Emmanuel Macron, ce nouveau venu en politique qui promettait en 2017 de dépasser le clivage droite-gauche, paie ici le prix de ce qu’il a contribué à détruire. Il paie le prix de sa disruption politique et de la disparition programmée des deux grands partis historiques français qui avaient façonné le pays depuis les années 70: le parti gaulliste (dont Les Républicains sont l’héritier) et le Parti socialiste. Il paie le prix de son attitude, des crises et des affaires qui ont lesté son quinquennat: révolte des «gilets jaunes», affaire de son ex-collaborateur Alexandre Benalla, affaire Mc Kinsey, du nom de ce cabinet de conseil avec lequel ses gouvernements ont passé de nombreux contrats… Il paie enfin son choix de s’être déclaré candidat à la dernière minute, faisant une campagne à minima et donnant l’impression de refuser le débat, sauf devant les caméras. Pourquoi peut-il en revanche rassembler? Evidemment en raison du refus de l’extrême-droite. Sa réélection, si elle intervient, posera donc de nombreuses questions sur la fragmentation et la polarisation politique durable du pays.
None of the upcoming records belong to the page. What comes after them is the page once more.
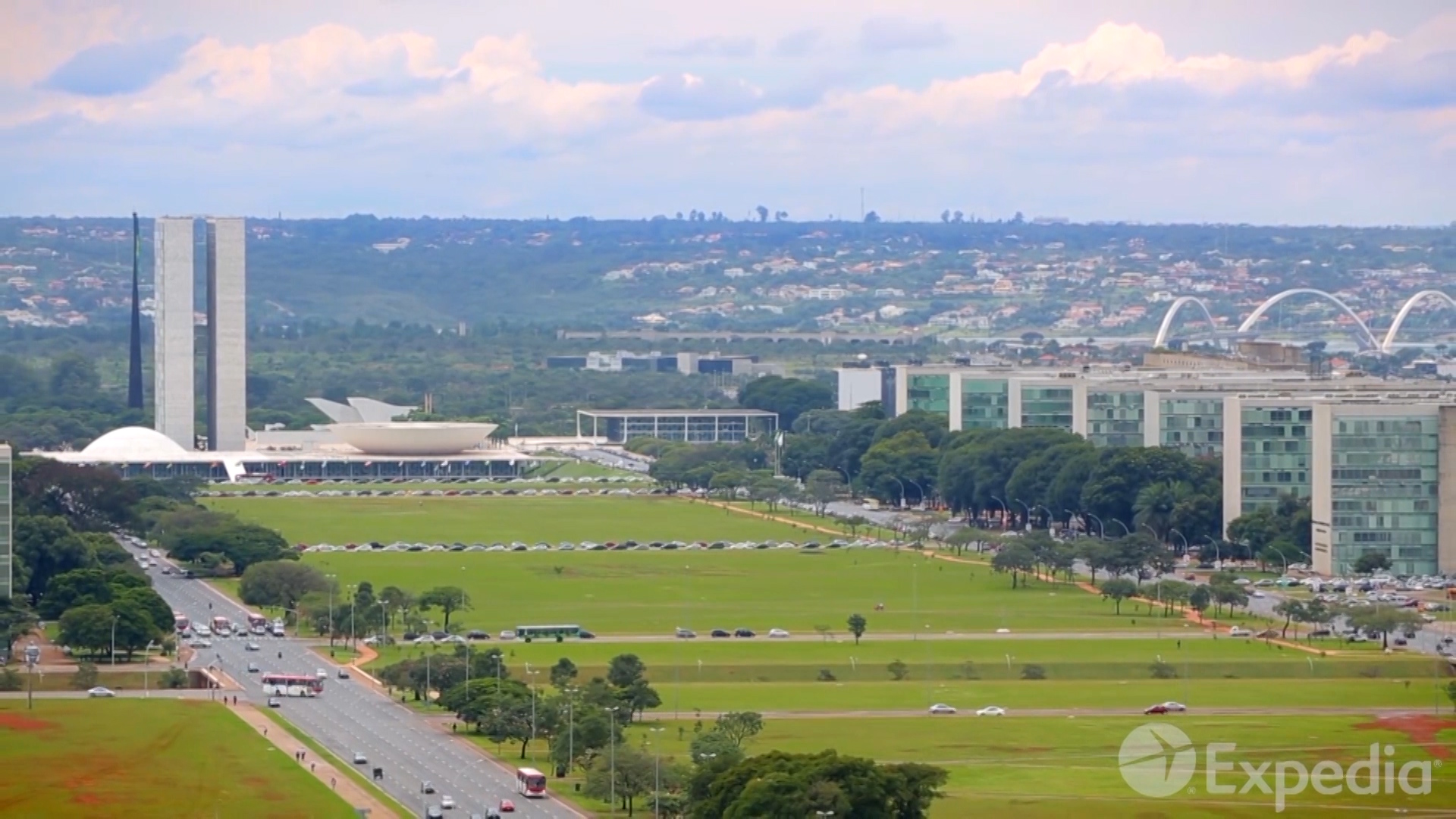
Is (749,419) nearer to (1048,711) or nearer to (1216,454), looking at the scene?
(1216,454)

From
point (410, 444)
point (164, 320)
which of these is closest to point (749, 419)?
point (410, 444)

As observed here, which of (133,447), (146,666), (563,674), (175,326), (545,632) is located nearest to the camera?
(563,674)

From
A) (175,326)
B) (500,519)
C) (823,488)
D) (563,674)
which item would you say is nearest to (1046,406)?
(823,488)

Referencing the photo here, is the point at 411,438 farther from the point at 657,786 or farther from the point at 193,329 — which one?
the point at 657,786

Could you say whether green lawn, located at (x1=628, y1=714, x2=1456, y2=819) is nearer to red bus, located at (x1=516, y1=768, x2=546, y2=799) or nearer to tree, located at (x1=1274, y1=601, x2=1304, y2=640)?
red bus, located at (x1=516, y1=768, x2=546, y2=799)

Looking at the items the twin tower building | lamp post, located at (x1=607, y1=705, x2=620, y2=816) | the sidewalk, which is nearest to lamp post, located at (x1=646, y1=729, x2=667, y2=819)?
lamp post, located at (x1=607, y1=705, x2=620, y2=816)

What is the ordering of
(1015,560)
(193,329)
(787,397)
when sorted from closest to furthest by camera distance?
(1015,560)
(193,329)
(787,397)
La France du non risque de l'emporter sur la France du oui

Le débat n’est pas nouveau. Dans une France politique de plus en plus polarisée entre un grand bloc centriste et deux blocs radicaux, à droite (Le Pen) et à gauche (Mélenchon), le grand fantôme qui pèse sur le scrutin de ce dimanche est celui du rejet. Rejet des urnes d’abord, si le nombre d’abstentionnistes dépasse celui du premier tour. Le 10 avril, 26% des électeurs français n’étaient pas allés voter. Se pose aussi la question des votes blancs et nuls dont le nombre avait déjà explosé lors de la présidentielle de 2017 avec quatre millions de bulletins décomptés comme nul, mais pas inclus dans les suffrages exprimés.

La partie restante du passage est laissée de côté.